New single-family home permits dropped by 74% between March and December last year, so builders are not adding further to supply at the moment. iBuyer inventory from OpenDoor and OfferPad has dwindled from 12% of active supply last August to just 3-4% today, and it’s continuing to decline. Foreclosures are still at record low levels with little evidence to support a significant rise. In the short-term rental market, lower occupancy rates and looming regulations may spur some owners to sell their properties after the peak season is over, but it’s unclear if that supply will be enough to relieve the overall shortage of homes for sale.
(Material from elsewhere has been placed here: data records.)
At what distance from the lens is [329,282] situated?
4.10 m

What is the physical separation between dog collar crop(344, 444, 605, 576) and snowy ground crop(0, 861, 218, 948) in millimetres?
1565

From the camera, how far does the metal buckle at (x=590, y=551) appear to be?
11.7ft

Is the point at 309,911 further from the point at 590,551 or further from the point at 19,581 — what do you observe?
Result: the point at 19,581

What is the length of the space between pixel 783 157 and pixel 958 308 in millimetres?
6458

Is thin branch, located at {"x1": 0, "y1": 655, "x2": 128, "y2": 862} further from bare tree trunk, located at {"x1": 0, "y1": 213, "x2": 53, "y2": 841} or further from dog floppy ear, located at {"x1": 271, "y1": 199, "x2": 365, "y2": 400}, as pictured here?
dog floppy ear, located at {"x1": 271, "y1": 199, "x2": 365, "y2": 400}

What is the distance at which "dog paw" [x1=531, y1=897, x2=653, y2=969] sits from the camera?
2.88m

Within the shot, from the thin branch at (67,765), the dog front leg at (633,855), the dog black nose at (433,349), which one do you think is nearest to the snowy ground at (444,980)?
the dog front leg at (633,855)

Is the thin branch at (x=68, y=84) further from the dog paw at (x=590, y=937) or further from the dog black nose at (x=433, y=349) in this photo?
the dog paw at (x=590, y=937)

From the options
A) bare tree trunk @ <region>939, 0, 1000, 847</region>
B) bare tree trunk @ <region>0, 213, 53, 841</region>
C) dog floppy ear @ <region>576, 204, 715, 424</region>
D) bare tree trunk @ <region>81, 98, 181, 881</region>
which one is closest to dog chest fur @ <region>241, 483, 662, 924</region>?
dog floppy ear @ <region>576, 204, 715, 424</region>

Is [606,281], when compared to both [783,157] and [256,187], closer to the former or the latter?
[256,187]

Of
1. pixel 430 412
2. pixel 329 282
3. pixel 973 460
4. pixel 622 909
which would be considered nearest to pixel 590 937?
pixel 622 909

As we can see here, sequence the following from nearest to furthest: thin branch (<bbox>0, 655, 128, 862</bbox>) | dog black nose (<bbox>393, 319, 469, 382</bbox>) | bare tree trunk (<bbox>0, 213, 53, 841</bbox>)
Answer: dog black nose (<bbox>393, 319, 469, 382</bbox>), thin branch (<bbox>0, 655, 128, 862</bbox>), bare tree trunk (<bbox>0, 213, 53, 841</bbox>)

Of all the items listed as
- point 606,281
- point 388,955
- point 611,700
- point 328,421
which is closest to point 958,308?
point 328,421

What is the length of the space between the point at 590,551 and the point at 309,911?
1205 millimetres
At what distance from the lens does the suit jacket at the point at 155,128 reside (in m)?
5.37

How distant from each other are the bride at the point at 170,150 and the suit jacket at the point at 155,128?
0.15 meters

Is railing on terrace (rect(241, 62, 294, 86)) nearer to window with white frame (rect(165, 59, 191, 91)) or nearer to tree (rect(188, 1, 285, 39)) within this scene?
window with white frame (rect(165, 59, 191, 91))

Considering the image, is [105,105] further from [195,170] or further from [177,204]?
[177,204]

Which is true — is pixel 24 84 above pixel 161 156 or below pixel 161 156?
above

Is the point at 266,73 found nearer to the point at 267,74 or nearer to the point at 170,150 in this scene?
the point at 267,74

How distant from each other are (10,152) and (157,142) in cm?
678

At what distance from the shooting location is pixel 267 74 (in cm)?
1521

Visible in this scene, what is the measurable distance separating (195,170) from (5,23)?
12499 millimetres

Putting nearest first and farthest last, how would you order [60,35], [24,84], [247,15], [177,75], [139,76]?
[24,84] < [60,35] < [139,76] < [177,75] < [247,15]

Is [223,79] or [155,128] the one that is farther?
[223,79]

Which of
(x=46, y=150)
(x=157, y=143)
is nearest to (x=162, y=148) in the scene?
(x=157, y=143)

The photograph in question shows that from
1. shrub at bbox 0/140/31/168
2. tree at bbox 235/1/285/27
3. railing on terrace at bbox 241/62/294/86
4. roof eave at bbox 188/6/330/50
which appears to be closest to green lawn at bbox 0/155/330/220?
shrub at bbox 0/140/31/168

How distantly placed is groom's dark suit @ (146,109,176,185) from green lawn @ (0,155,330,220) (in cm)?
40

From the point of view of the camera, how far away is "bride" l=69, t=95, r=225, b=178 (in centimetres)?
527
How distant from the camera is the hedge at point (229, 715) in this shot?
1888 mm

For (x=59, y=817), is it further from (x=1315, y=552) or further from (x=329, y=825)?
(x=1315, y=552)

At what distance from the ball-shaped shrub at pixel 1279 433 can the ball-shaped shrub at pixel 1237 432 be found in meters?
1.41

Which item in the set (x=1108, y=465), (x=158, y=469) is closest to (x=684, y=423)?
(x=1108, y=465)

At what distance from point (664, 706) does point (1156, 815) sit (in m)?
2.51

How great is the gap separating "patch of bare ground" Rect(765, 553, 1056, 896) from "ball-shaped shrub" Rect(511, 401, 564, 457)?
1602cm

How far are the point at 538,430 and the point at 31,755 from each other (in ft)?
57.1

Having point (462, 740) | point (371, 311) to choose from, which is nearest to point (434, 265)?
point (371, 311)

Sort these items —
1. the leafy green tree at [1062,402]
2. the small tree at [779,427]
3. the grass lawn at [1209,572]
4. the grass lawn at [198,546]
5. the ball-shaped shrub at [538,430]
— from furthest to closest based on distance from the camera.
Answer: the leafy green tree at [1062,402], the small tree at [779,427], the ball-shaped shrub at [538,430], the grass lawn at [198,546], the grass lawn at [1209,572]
At this time, leading indicators point to more upward pressure on price for Greater Phoenix. Time is of the essence for those buyers on the fence. As supply continues to decline, the percentage of sales with seller’s contributing to closing costs and mortgage rate buy-downs has declined as well, down from 52% in January to just 39% last week.
 
For Sellers:
Seller positions are improving, but the current environment is not remotely comparable to 2021 or 2022. Only 3 major cities remain in Buyer’s Markets. They are Queen Creek, Maricopa, and Buckeye. Queen Creek is a mild buyer’s market moving towards balance, and Maricopa is fast improving as well. Price measures have stopped dropping in Maricopa and Buckeye, and San Tan Valley (Pinal side of Queen Creek).
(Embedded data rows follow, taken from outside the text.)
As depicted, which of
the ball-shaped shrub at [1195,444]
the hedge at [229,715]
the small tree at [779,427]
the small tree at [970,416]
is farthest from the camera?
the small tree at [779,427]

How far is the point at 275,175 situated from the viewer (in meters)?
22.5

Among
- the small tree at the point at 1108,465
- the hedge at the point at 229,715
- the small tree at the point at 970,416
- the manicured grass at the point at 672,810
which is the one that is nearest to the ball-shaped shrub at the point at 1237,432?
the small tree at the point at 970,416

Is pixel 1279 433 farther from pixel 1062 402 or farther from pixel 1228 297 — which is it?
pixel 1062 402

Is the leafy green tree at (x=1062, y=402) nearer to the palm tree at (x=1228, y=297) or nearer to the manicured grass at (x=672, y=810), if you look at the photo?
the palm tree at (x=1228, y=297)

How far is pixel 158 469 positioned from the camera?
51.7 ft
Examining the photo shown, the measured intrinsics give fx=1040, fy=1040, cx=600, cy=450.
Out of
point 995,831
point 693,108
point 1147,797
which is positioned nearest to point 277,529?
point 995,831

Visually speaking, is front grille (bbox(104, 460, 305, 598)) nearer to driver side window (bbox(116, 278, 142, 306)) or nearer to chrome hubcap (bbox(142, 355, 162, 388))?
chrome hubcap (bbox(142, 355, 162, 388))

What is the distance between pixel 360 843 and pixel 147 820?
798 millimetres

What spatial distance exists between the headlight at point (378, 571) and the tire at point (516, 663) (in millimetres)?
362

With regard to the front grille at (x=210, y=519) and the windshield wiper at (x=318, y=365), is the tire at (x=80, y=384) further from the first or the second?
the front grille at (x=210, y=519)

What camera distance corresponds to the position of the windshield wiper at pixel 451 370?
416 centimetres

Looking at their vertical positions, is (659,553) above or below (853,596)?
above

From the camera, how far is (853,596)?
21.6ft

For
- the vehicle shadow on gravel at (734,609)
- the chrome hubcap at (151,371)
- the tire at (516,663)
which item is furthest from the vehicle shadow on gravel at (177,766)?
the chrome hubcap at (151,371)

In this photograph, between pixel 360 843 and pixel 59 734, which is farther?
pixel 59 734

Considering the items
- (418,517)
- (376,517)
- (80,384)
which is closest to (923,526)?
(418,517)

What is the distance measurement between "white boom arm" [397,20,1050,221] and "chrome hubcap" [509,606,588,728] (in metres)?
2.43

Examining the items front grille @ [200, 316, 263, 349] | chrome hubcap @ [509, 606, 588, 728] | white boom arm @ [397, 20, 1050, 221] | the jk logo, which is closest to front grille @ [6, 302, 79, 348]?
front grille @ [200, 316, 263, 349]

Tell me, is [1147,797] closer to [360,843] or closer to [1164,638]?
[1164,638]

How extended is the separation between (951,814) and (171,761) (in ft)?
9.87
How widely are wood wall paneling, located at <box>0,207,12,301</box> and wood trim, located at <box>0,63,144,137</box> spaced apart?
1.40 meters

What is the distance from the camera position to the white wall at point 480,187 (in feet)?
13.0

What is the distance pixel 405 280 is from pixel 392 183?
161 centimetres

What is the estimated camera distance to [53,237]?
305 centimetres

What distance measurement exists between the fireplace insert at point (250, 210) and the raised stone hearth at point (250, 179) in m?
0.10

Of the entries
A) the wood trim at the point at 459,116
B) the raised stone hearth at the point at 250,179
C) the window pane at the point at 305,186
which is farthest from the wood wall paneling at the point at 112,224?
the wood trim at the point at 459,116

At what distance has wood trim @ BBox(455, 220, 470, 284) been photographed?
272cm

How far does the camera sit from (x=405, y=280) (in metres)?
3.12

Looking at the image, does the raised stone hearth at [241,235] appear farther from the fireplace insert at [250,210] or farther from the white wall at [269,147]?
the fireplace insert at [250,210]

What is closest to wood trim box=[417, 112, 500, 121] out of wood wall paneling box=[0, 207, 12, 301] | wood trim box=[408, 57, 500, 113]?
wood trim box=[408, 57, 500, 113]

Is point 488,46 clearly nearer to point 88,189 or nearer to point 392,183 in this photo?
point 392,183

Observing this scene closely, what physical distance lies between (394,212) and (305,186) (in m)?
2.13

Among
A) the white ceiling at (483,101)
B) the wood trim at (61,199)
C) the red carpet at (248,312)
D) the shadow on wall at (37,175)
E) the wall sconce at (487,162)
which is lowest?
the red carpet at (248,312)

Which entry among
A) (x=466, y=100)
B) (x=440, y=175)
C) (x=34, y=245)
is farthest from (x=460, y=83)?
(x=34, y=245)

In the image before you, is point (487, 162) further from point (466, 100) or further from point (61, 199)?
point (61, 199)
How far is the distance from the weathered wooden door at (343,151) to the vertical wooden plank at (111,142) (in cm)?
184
Greater Phoenix would not be in a seller’s market right now without hefty seller-paid incentives to buyers. Price points between $250K-$800K show 40-57% of sales involving seller-paid closing costs, and West Valley zip codes close to I-17 and Avondale are seeing 70-80% with similar concessions. The median cost to sellers is an additional $9,000, which is typically allocated to temporarily buying down a buyer’s mortgage rate by 2-3%. While sellers may lament buying down a rate on their sale, they may be awarded that same benefit when they turn into buyers, which certainly dulls the sting.

Demand is still weak due to wild fluctuations in mortgage rates. One can argue that the volatility in rates is worse than the rates themselves. A little stability will go a long way in improving demand, however for now it’s the lack of supply pushing prices up.